Clearly one of the biggest losers in a 'no-deal' scenario is going to be employers in Retail, Manufacturing, Agriculture, Hospitality and the Service Sector.

As a recruiter in the commercial real estate industry, around 50% of the people we’ve place in the service sector are EU nationals. They are on the whole highly skilled, dedicated service professionals, managers and directors but on the whole it’s the lower skilled junior management and FOH roles that are most likely to be hit hardest. Receptionist, service/waiting staff, concierge, administration, PA, centre managers, sales and secretarial staff make up the highest volume of roles and essential to running the centres.

What are the risks to the UK labour market in the next 2 years?

The government is due to publish its post-Brexit immigration plans shortly, which it says will give priority to skilled migrants, regardless of whether they come from EU countries or non-EU countries, ending the free movement of EU citizens into the UK.
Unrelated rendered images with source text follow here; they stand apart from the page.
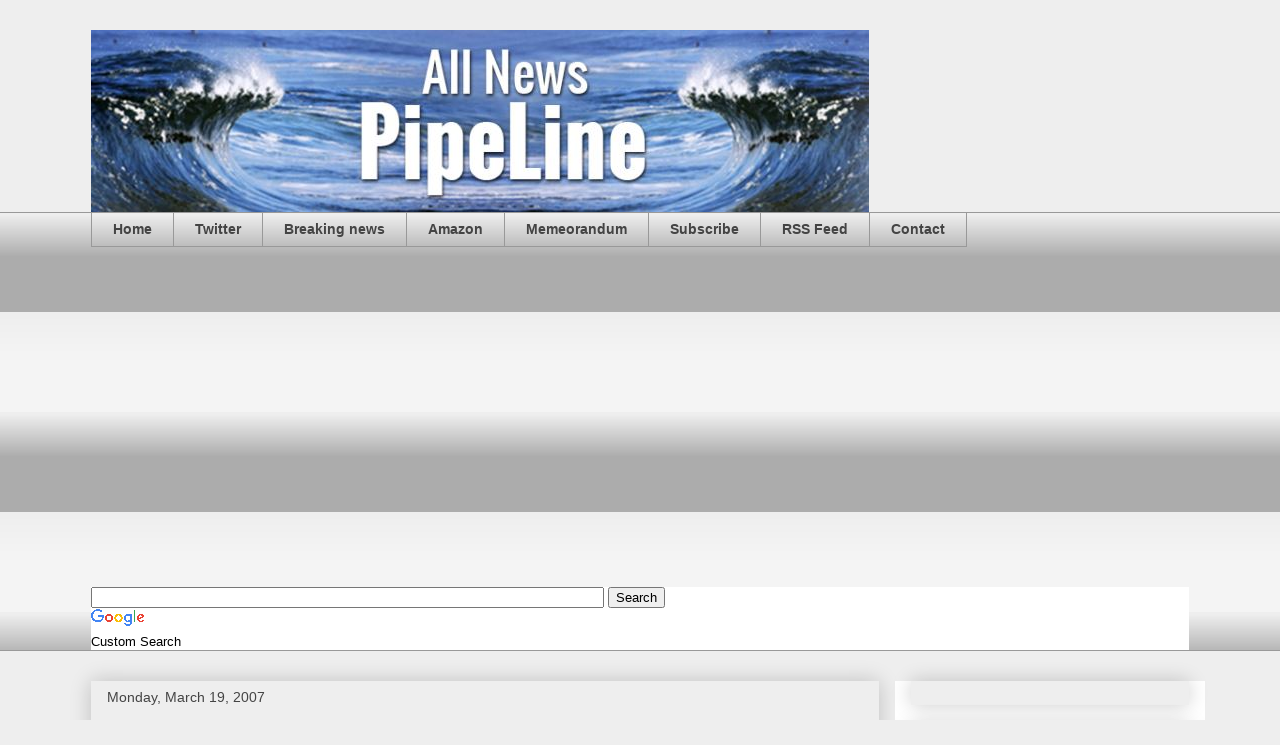

--- FILE ---
content_type: text/html; charset=utf-8
request_url: https://www.google.com/recaptcha/api2/aframe
body_size: 119
content:
<!DOCTYPE HTML><html><head><meta http-equiv="content-type" content="text/html; charset=UTF-8"></head><body><script nonce="7lJ76WM63WkNGUDsWpt0qw">/** Anti-fraud and anti-abuse applications only. See google.com/recaptcha */ try{var clients={'sodar':'https://pagead2.googlesyndication.com/pagead/sodar?'};window.addEventListener("message",function(a){try{if(a.source===window.parent){var b=JSON.parse(a.data);var c=clients[b['id']];if(c){var d=document.createElement('img');d.src=c+b['params']+'&rc='+(localStorage.getItem("rc::a")?sessionStorage.getItem("rc::b"):"");window.document.body.appendChild(d);sessionStorage.setItem("rc::e",parseInt(sessionStorage.getItem("rc::e")||0)+1);localStorage.setItem("rc::h",'1769954757925');}}}catch(b){}});window.parent.postMessage("_grecaptcha_ready", "*");}catch(b){}</script></body></html>

--- FILE ---
content_type: application/javascript; charset=UTF-8
request_url: https://wakeupamerica.disqus.com/count-data.js?2=http%3A%2F%2Fwwwwakeupamericans-spree.blogspot.com%2F2007%2F03%2Fdog-lovers-you-need-to-know-this.html
body_size: 326
content:
var DISQUSWIDGETS;

if (typeof DISQUSWIDGETS != 'undefined') {
    DISQUSWIDGETS.displayCount({"text":{"and":"and","comments":{"zero":"Comments","multiple":"{num} Comments","one":"1 Comment"}},"counts":[{"id":"http:\/\/wwwwakeupamericans-spree.blogspot.com\/2007\/03\/dog-lovers-you-need-to-know-this.html","comments":0}]});
}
The UK government wants to keep visa-free travel to the UK for EU visitors after Brexit and it is hoping this will be reciprocated, meaning UK citizens will continue to be able to visit EU countries for short periods without seeking official permission to travel.

Will there be rights to stay and work?

The proposal provides a cut-off date of Brexit day - 29 March 2019 - for those to be covered by the rules. Babies born after that date to people who have qualified under these rules will be included in the agreement. Under the plan EU citizens legally resident in the UK and UK citizens in the EU will be able to leave for up to five years before losing the rights they will have as part of the proposed Brexit deal.

If visitors from EU countries wanted to work, study or settle in the UK they would have to apply for permission under the proposals.

No agreement has been reached yet, however. If it is decided that EU citizens will need visas to come to the UK in the future, then UK citizens will need visas to travel to the EU.

Will EU nationals have to leave the UK if there's no deal?

Nobody really knows what it would mean for recent arrivals, but it's worth saying that even if no Brexit deal was done, EU nationals with a right to permanent residence, which is granted after they have lived in the UK for five years, should not see their rights affected after Brexit. With rising talk of a no deal Brexit, Mrs May has said EU citizens in the UK will be able to stay even if there is no deal done on Brexit.

How will EU citizens apply for the new status?

UK government ministers say there will be an online system - similar to one used to renew driving licences - that will take minutes to complete with a fee similar to getting a passport, which is about £72. Read more details here: UK unveils EU citizen registration plan

What about EU nationals who want to work in the UK?

Any EU citizen already living and working in the UK will be able to carry on working and living in the UK after Brexit. The current plan is that even after Brexit, people from the EU will be able to move to work in the UK during a "transition" phase of about two years. There is also some debate over whether they will have the same rights as those who came before, with possible restrictions on access to benefits or to vote in local elections. The EU wants them to have the same rights as now - the UK doesn't.

What happens after the transition period has yet to be decided, although it is widely expected that there will be a work permit system along the lines of that for non-EU national.